一生、借りるはずもないと思っていた消費者金融からの借り入れ。しかし、またお金が足りなくなり、借金をしなければいけない…

任意整理後の返済期間中は、いわゆるブラックリスト状態(個人信用情報に事故情報が登録されて、一切のローンやクレジットカードなどを利用できなくなってしまった状態)となり、借り入れをすることは出来ません。

借り入れはできないとわかっていても、それでもお金が必要だ…そんな時はどうしたら良いのでしょうか?さらに借金をすることができるのでしょうか?

実は、借り入れをする方法によっては、追加でお金を借りることも出来るのです。

今回の記事では、任意整理の返済期間中でも借り入れを実現させる方法とともに、借り入れをする相手によって注意しなければならない点についてご紹介します。

1.任意整理後は、借り入れができない

任意整理をすると、その後しばらくの間、基本的に「借り入れ」ができなくなります。

借り入れとは、ローンやクレジットカードの利用のことです。

たとえば、住宅ローンや車のローン、事業用ローンや教育ローンなど、さまざまなローンがありますが、こういったローンは一切利用することができません。カードローンも使えません。銀行でも信用金庫でも政府系の公庫でも、労働金庫でも、金融機関を利用することは不可能です。

それだけではなく、クレジットカードを発行することもできません。審査が緩いと有名なカード会社でも、審査にとおることができなくなります。
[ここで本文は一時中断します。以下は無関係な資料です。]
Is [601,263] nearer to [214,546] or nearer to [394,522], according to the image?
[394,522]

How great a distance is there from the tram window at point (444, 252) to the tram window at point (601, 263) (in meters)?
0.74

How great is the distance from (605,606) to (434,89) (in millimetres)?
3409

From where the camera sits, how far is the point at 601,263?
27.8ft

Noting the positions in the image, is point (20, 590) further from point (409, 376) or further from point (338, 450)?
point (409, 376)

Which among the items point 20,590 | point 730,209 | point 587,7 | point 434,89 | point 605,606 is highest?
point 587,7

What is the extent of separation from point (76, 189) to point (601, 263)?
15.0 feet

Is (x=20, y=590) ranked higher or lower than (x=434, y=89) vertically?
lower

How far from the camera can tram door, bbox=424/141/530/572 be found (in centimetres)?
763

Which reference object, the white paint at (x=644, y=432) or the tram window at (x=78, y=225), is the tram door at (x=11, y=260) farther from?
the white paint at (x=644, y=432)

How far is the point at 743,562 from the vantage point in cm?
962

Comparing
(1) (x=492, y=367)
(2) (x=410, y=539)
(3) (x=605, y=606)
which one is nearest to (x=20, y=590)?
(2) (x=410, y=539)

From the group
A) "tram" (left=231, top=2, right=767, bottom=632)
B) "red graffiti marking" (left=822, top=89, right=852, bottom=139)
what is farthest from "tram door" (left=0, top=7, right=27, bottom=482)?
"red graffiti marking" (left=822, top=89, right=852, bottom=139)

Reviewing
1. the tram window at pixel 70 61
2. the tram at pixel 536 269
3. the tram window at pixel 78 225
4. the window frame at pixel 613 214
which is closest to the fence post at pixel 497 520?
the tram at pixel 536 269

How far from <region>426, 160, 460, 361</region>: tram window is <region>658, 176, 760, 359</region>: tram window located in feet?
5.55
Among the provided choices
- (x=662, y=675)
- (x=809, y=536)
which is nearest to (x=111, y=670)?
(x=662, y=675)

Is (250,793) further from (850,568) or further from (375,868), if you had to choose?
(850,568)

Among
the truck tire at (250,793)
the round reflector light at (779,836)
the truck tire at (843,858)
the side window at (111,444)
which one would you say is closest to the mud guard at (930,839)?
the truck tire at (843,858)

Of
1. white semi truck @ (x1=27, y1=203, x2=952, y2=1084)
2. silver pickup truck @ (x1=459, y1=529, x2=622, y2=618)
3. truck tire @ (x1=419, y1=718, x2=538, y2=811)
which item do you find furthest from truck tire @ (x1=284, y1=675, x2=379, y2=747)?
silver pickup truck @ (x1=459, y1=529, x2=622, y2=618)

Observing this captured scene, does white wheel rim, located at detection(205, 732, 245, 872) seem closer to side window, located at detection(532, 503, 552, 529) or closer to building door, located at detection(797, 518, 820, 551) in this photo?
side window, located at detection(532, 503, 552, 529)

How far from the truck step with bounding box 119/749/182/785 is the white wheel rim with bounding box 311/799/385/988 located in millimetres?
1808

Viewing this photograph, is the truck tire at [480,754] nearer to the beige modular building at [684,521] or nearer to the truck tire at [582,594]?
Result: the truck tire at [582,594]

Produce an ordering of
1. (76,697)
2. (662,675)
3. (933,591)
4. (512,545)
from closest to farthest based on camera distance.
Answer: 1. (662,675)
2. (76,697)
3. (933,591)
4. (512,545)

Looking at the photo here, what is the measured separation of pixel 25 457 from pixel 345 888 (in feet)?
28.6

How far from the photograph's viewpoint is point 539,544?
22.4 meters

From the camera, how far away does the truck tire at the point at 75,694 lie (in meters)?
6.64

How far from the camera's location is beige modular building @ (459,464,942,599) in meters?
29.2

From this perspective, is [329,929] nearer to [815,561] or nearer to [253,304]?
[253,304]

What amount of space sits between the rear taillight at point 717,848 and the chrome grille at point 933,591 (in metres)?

サラ金のキャッシングすら利用できなくなるので、「ちょっとお金が足りない」というときには大変不便となります。

2.任意整理後の返済中に借り入れができない理由

それでは、任意整理後の返済中、どうして借り入れができないのでしょうか?

それは、ローンやクレジットカードの審査に通らなくなるからです。

こうした借り入れ審査の際、貸金業者やクレジットカード会社は、申込者の「個人信用情報」を参照します。

個人信用情報には、その人のカードやローンの利用に関する記録が載っているので、個人信用情報を見ると、その人を信用して良いかどうかがわかるのです。

日本の国民の個人信用情報は、政府が指定する3つの信用情報機関という専門機関において、管理されています。

任意整理をすると、その個人信用情報に「事故情報」という情報が登録されます。

事故情報が載っているということは、その人が過去に債務整理をしたということを意味します。

そこで、金融機関や貸金業者が審査をするとき、個人信用情報に「事故情報」が登録されているとわかったら、その人には貸付をしません。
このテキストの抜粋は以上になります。